#### [REQUIRED WORK]
Copy out only the span from the line with "How far away is [271,293]" to the end of the data, both ends kept, word for word.

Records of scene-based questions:
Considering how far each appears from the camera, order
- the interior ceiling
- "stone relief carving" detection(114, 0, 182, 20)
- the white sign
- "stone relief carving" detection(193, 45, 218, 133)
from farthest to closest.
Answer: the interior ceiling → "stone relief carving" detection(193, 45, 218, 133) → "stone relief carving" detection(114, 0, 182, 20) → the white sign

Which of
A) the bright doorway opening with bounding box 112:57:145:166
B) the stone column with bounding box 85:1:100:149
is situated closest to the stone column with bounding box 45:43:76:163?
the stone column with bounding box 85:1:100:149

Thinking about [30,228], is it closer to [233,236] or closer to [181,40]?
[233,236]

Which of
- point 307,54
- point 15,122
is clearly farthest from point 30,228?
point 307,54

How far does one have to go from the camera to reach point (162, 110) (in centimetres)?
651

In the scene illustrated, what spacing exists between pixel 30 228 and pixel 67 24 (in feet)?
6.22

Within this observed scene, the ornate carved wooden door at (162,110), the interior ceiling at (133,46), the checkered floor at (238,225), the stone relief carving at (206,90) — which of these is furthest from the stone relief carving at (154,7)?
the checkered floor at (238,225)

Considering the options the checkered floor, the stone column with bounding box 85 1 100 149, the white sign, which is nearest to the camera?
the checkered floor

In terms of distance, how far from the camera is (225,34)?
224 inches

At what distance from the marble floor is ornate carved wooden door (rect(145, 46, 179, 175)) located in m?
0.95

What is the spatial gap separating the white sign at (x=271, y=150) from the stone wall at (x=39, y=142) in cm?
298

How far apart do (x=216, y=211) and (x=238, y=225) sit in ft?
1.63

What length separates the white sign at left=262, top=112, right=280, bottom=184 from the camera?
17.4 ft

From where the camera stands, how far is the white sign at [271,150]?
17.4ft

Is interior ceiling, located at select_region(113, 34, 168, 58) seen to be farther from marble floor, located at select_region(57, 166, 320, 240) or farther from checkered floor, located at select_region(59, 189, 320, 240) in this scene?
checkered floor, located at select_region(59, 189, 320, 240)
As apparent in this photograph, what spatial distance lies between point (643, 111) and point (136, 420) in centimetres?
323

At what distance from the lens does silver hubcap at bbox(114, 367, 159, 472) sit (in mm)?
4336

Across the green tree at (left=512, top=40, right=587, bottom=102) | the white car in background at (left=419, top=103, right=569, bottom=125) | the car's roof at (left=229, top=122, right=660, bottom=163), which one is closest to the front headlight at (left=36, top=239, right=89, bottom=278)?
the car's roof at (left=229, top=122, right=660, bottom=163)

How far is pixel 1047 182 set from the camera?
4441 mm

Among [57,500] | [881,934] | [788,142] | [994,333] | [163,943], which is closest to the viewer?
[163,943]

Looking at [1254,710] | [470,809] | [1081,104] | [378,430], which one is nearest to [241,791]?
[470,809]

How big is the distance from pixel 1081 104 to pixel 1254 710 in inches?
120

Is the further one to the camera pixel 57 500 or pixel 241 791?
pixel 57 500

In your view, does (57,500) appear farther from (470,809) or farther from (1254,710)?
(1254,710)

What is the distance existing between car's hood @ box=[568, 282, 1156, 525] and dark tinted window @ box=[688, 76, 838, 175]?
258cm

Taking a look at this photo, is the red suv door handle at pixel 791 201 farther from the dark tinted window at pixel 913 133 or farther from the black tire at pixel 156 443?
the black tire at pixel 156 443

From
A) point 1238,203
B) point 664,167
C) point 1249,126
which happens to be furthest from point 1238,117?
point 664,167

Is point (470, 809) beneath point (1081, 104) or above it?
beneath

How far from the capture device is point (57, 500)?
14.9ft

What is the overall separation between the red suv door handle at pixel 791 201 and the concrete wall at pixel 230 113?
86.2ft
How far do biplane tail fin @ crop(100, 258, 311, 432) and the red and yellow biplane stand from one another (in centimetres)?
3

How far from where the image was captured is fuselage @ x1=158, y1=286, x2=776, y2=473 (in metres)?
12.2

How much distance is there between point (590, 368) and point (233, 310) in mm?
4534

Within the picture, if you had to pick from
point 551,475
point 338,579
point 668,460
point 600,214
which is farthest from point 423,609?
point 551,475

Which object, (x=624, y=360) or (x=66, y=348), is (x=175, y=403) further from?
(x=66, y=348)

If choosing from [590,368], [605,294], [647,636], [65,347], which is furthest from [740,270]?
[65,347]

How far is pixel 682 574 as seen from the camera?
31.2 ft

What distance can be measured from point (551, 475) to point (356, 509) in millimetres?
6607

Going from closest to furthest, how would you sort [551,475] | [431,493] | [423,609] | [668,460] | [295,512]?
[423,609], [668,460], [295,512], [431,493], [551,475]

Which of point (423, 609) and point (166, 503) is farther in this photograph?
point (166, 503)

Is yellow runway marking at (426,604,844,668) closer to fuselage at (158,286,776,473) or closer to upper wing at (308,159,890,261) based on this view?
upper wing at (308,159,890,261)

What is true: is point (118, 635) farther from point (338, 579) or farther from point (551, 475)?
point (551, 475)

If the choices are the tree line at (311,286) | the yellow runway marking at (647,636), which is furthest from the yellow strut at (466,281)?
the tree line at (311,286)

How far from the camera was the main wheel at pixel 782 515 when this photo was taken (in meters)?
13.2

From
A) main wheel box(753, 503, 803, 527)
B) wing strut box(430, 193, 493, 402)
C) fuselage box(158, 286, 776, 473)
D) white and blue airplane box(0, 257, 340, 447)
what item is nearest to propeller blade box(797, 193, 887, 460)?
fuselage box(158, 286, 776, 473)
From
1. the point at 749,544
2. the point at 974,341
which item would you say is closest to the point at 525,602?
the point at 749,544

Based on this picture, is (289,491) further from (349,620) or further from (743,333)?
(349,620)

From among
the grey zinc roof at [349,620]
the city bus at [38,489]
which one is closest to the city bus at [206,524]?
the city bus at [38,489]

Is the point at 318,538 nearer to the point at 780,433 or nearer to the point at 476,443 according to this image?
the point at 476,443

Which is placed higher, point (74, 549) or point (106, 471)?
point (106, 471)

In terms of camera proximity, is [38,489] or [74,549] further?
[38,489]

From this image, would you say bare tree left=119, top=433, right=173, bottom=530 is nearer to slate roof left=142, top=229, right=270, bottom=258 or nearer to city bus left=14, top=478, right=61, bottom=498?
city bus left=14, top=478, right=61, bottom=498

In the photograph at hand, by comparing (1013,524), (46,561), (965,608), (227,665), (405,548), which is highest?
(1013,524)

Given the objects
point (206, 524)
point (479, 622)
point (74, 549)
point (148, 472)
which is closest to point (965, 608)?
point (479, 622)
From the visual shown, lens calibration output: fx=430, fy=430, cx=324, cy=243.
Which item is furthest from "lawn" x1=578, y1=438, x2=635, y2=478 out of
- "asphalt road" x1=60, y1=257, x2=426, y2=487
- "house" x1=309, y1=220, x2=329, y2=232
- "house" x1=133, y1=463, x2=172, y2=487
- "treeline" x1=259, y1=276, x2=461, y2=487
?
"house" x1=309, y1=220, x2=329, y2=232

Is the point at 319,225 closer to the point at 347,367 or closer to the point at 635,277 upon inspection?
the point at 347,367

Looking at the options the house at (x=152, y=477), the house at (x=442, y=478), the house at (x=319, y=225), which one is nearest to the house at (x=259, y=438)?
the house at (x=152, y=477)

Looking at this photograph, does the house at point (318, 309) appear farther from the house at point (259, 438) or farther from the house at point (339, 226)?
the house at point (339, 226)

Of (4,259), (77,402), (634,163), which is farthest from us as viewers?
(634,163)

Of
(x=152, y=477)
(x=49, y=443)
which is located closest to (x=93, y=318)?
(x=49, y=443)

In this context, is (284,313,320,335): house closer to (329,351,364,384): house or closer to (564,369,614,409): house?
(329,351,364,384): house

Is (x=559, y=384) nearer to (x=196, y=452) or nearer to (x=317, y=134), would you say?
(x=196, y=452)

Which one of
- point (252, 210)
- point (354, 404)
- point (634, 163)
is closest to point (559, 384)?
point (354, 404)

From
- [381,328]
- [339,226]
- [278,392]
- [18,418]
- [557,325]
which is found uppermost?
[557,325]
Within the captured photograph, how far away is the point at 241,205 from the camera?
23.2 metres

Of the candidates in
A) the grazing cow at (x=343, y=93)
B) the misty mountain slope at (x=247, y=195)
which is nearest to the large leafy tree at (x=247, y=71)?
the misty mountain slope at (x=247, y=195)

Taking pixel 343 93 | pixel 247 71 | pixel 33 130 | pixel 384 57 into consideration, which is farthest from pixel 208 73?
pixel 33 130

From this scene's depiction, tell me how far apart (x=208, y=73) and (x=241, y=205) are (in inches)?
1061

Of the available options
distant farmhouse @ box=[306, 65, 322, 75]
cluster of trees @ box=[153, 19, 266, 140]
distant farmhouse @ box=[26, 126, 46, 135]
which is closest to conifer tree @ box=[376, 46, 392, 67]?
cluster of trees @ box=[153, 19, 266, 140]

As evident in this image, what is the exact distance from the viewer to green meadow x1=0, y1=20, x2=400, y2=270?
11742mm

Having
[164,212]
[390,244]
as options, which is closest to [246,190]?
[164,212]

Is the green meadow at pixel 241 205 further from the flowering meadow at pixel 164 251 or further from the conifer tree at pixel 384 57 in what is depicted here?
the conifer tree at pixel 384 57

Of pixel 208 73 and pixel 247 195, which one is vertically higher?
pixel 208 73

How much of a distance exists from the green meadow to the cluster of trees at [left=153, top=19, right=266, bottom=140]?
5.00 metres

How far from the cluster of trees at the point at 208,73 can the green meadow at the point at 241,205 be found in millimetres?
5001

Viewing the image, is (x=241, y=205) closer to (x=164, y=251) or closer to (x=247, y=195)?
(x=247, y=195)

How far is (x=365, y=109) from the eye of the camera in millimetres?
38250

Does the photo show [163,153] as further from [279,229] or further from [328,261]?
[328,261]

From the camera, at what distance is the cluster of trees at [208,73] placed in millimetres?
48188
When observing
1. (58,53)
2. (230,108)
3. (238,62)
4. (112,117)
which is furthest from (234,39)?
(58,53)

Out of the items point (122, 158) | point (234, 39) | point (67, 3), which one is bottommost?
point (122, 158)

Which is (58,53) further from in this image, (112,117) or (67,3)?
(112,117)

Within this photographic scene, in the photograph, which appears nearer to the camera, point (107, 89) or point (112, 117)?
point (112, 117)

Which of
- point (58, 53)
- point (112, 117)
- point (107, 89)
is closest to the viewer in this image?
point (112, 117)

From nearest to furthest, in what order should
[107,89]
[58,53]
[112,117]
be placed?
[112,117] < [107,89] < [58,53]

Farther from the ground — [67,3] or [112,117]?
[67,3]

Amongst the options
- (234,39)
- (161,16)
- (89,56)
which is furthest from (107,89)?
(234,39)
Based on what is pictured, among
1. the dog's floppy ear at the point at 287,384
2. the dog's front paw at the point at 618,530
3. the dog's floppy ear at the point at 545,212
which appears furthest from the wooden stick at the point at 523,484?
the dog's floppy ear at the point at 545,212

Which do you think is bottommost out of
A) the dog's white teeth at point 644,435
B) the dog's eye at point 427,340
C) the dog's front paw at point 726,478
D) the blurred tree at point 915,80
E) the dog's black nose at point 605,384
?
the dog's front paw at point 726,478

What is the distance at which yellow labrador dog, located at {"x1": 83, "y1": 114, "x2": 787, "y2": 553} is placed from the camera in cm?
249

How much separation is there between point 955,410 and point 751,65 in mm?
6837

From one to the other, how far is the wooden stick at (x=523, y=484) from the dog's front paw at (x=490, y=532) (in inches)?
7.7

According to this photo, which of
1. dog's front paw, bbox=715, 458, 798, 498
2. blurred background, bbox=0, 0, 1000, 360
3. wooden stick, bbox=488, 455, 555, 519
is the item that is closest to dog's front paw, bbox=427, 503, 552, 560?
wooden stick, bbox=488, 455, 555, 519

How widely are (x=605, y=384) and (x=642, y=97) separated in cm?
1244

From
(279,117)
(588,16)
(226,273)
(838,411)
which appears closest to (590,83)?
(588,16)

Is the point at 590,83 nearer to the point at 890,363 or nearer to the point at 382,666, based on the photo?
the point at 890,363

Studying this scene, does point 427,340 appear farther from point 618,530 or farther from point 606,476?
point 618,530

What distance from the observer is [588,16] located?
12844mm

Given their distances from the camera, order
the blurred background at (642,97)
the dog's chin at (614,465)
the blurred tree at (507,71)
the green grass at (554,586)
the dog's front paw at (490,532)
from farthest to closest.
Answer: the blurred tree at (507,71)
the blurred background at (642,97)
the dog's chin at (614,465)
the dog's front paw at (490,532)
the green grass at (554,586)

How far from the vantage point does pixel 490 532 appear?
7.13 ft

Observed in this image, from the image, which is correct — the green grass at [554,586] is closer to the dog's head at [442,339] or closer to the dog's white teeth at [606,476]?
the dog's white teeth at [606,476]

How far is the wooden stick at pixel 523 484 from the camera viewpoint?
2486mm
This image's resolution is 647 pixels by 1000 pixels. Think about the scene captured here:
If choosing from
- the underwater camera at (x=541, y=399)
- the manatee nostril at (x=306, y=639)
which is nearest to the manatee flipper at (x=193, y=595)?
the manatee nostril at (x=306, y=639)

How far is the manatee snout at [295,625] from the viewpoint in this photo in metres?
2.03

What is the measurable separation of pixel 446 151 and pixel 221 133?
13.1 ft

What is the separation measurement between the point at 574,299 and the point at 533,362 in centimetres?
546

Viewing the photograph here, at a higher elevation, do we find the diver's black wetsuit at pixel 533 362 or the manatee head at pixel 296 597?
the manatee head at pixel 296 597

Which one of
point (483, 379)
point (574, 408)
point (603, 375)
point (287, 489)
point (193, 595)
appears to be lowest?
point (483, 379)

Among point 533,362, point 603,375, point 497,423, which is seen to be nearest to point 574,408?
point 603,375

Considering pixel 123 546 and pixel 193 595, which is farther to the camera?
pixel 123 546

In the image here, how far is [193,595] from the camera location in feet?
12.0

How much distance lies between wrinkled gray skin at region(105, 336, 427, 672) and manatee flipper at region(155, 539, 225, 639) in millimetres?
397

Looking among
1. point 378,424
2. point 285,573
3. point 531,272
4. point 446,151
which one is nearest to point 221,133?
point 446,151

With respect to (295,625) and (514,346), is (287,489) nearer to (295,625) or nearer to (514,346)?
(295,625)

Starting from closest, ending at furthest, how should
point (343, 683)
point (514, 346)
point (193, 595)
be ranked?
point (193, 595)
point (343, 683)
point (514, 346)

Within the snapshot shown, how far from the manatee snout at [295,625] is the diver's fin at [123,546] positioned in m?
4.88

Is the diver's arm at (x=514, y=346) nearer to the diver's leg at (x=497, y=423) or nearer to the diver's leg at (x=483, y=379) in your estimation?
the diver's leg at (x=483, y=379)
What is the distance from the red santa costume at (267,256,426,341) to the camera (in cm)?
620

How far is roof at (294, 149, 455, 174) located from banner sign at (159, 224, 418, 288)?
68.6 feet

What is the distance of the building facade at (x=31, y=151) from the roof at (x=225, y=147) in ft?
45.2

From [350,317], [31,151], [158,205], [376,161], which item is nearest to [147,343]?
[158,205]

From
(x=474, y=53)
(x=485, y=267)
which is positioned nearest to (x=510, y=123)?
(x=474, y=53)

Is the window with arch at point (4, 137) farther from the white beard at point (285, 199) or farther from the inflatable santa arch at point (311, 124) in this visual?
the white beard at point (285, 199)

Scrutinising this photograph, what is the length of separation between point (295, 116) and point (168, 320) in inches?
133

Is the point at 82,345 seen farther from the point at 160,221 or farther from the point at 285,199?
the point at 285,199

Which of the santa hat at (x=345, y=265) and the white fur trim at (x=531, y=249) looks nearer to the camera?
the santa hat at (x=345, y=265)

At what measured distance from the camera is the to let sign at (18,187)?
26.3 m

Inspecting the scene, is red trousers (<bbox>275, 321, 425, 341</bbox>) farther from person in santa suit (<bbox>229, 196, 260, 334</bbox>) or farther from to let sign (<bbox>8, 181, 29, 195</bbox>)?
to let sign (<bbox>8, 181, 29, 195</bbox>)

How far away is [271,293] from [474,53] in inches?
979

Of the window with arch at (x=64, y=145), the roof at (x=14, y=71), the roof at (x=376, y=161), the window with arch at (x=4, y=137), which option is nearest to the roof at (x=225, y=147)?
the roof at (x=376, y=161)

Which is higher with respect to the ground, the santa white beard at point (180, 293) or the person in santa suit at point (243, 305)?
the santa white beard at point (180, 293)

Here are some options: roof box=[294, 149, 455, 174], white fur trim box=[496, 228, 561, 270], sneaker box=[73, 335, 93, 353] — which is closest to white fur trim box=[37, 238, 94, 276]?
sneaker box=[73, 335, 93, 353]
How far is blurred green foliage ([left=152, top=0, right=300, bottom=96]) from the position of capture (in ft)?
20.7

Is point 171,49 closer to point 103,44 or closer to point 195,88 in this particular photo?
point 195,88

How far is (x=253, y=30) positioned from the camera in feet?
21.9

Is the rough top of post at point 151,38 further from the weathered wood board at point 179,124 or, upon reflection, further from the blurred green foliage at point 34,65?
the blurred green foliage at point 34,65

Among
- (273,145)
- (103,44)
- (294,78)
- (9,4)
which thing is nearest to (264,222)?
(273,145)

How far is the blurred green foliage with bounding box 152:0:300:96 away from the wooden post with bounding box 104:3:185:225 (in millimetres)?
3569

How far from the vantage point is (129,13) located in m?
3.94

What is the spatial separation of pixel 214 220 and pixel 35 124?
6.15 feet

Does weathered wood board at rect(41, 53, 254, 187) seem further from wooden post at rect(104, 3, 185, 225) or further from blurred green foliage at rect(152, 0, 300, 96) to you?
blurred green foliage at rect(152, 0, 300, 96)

#### [EXERCISE RESPONSE]
How far away is [271,293] from [474,53] in inches?
979

Of the window with arch at (x=64, y=145), the roof at (x=14, y=71), the roof at (x=376, y=161), the window with arch at (x=4, y=137), which option is nearest to the roof at (x=225, y=147)?
the roof at (x=376, y=161)

Which is higher with respect to the ground, the santa white beard at point (180, 293) or the person in santa suit at point (243, 305)?
the santa white beard at point (180, 293)

Here are some options: roof box=[294, 149, 455, 174], white fur trim box=[496, 228, 561, 270], sneaker box=[73, 335, 93, 353] — which is closest to white fur trim box=[37, 238, 94, 276]?
sneaker box=[73, 335, 93, 353]
How far is blurred green foliage ([left=152, top=0, right=300, bottom=96]) from the position of capture (in ft)?
20.7

Is point 171,49 closer to point 103,44 or closer to point 195,88 in this particular photo?
point 195,88

How far is (x=253, y=30) positioned from the camera in feet?
21.9

Is the rough top of post at point 151,38 further from the weathered wood board at point 179,124 or, upon reflection, further from the blurred green foliage at point 34,65?
the blurred green foliage at point 34,65

Among
- (273,145)
- (103,44)
- (294,78)
- (9,4)
which thing is nearest to (264,222)?
(273,145)

How far is the blurred green foliage with bounding box 152:0:300:96 away from the wooden post with bounding box 104:3:185:225 (in millimetres)?
3569

How far from the vantage point is (129,13) located in m?
3.94

What is the spatial separation of pixel 214 220 and pixel 35 124?
6.15 feet

Does weathered wood board at rect(41, 53, 254, 187) seem further from wooden post at rect(104, 3, 185, 225) or further from blurred green foliage at rect(152, 0, 300, 96) to you?
blurred green foliage at rect(152, 0, 300, 96)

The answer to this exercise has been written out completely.